# Supplied material
________________

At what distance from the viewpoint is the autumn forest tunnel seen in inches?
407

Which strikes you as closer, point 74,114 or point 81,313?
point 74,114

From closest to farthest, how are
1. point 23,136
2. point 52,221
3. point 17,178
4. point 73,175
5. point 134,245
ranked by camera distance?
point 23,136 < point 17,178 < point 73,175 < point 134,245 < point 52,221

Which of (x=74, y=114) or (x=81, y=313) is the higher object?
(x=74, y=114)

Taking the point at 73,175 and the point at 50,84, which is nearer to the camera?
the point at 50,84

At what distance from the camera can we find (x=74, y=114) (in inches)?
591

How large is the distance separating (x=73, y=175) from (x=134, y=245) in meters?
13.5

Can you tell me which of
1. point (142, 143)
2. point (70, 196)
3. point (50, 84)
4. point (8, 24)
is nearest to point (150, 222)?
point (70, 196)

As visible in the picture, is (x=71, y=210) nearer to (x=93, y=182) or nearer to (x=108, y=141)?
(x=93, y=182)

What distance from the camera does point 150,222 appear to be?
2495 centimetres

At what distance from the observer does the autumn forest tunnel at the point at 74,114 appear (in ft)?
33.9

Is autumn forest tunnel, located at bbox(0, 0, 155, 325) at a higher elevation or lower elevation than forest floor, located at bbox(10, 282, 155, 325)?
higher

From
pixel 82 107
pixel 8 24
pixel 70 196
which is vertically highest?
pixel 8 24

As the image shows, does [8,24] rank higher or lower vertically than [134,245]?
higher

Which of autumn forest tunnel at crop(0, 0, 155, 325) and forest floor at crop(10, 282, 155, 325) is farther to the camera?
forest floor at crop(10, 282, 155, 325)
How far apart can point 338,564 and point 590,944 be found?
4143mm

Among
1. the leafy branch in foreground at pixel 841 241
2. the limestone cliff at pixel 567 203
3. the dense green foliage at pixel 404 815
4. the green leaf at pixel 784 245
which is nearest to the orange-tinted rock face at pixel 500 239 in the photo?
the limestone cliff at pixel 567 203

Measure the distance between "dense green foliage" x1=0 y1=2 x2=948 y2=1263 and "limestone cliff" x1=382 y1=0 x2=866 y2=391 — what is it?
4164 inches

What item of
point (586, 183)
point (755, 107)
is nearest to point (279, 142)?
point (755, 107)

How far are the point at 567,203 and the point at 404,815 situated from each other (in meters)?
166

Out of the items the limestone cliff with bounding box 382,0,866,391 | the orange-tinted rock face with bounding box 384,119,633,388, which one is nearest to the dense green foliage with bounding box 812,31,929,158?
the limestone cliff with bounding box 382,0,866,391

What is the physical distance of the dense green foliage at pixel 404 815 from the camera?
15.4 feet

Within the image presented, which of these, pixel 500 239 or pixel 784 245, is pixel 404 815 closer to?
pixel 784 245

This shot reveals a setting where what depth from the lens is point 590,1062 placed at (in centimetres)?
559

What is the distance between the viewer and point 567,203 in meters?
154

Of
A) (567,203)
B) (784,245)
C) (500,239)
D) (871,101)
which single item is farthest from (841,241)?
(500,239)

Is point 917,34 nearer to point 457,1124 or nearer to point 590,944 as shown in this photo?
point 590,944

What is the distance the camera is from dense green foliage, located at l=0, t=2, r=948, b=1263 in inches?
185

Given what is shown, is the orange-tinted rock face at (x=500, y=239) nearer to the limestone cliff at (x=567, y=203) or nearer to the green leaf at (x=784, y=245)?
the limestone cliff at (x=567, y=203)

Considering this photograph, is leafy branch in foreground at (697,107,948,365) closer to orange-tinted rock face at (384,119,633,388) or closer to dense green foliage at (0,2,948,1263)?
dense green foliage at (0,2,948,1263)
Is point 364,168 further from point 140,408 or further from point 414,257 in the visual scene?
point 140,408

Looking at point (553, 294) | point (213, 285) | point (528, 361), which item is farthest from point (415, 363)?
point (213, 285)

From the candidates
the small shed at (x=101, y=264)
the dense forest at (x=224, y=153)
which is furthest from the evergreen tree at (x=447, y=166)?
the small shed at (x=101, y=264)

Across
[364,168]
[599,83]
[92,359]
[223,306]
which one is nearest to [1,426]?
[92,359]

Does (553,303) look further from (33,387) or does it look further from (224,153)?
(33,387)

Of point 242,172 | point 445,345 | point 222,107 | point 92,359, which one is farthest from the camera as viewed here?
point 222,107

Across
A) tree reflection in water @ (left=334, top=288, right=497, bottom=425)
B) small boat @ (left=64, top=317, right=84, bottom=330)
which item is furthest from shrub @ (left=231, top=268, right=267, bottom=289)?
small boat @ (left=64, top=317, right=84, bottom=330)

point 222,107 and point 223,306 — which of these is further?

________________

# Aim
Return every line of the material exactly.

# Solution
At what distance from the viewpoint is the autumn forest tunnel seen in inches?
407

Which strikes you as closer, point 74,114 or point 81,313?
point 74,114

From closest to farthest, how are
1. point 23,136
2. point 52,221
3. point 17,178
4. point 73,175
5. point 134,245
ranked by camera distance?
point 23,136 < point 17,178 < point 73,175 < point 134,245 < point 52,221

Which of (x=74, y=114) or (x=81, y=313) is the higher object?
(x=74, y=114)

Taking the point at 73,175 and the point at 50,84, which is nearer to the camera?
the point at 50,84

At what distance from the camera can we find (x=74, y=114) (in inches)?
591

How large is the distance separating (x=73, y=175) from (x=134, y=245) in meters?
13.5

Can you tell me which of
1. point (142, 143)
2. point (70, 196)
3. point (50, 84)
4. point (8, 24)
is nearest to point (150, 222)?
point (70, 196)

As visible in the picture, is (x=71, y=210) nearer to (x=93, y=182) or nearer to (x=108, y=141)?
(x=93, y=182)

What distance from the camera does point 150,222 appear to be?
2495 centimetres

At what distance from the observer does the autumn forest tunnel at the point at 74,114 appear (in ft)?
33.9

Is autumn forest tunnel, located at bbox(0, 0, 155, 325) at a higher elevation or lower elevation than forest floor, located at bbox(10, 282, 155, 325)?
higher

From
pixel 82 107
pixel 8 24
pixel 70 196
which is vertically highest?
pixel 8 24

As the image shows, does [8,24] rank higher or lower vertically than [134,245]?
higher

Which of autumn forest tunnel at crop(0, 0, 155, 325) and forest floor at crop(10, 282, 155, 325) is farther to the camera?
forest floor at crop(10, 282, 155, 325)
How far apart can point 338,564 and point 590,944 be found?
4143mm

Among
1. the leafy branch in foreground at pixel 841 241
2. the limestone cliff at pixel 567 203
3. the dense green foliage at pixel 404 815
4. the green leaf at pixel 784 245
which is nearest to the orange-tinted rock face at pixel 500 239 in the photo?
the limestone cliff at pixel 567 203

Measure the distance between "dense green foliage" x1=0 y1=2 x2=948 y2=1263 and "limestone cliff" x1=382 y1=0 x2=866 y2=391 — what is it?
4164 inches

What item of
point (586, 183)
point (755, 107)
is nearest to point (279, 142)?
point (755, 107)

How far are the point at 567,203 and the point at 404,815 situated from each other (in meters)?
166

Out of the items the limestone cliff with bounding box 382,0,866,391 | the orange-tinted rock face with bounding box 384,119,633,388, which one is nearest to the dense green foliage with bounding box 812,31,929,158?
the limestone cliff with bounding box 382,0,866,391

What is the physical distance of the dense green foliage at pixel 404 815 from the camera?
15.4 feet

Within the image presented, which of these, pixel 500 239 or pixel 784 245, is pixel 404 815 closer to?
pixel 784 245

This shot reveals a setting where what depth from the lens is point 590,1062 placed at (in centimetres)?
559

What is the distance between the viewer and point 567,203 in meters?
154

Of
A) (567,203)
B) (784,245)
C) (500,239)
D) (871,101)
which single item is farthest from (841,241)?
(500,239)

Is point 917,34 nearer to point 457,1124 or nearer to point 590,944 as shown in this photo?
point 590,944

What is the distance the camera is from dense green foliage, located at l=0, t=2, r=948, b=1263 in inches?
185

Given what is shown, is the orange-tinted rock face at (x=500, y=239) nearer to the limestone cliff at (x=567, y=203) or nearer to the green leaf at (x=784, y=245)?
the limestone cliff at (x=567, y=203)

Considering this photograph, is leafy branch in foreground at (697,107,948,365) closer to orange-tinted rock face at (384,119,633,388) or closer to dense green foliage at (0,2,948,1263)?
dense green foliage at (0,2,948,1263)
Is point 364,168 further from point 140,408 or further from point 414,257 in the visual scene?
point 140,408

Looking at point (553, 294) | point (213, 285) | point (528, 361), which item is farthest from point (415, 363)?
point (213, 285)

From the candidates
the small shed at (x=101, y=264)
the dense forest at (x=224, y=153)
which is furthest from the evergreen tree at (x=447, y=166)?
the small shed at (x=101, y=264)

Across
[364,168]
[599,83]
[92,359]
[223,306]
which one is nearest to [1,426]?
[92,359]

Does (553,303) look further from (33,387) or does it look further from (224,153)?
(33,387)

Of point 242,172 | point 445,345 | point 222,107 | point 92,359, which one is farthest from the camera as viewed here?
point 222,107

Across
A) tree reflection in water @ (left=334, top=288, right=497, bottom=425)
B) small boat @ (left=64, top=317, right=84, bottom=330)
which item is furthest from shrub @ (left=231, top=268, right=267, bottom=289)?
small boat @ (left=64, top=317, right=84, bottom=330)

point 222,107 and point 223,306 — which of these is further?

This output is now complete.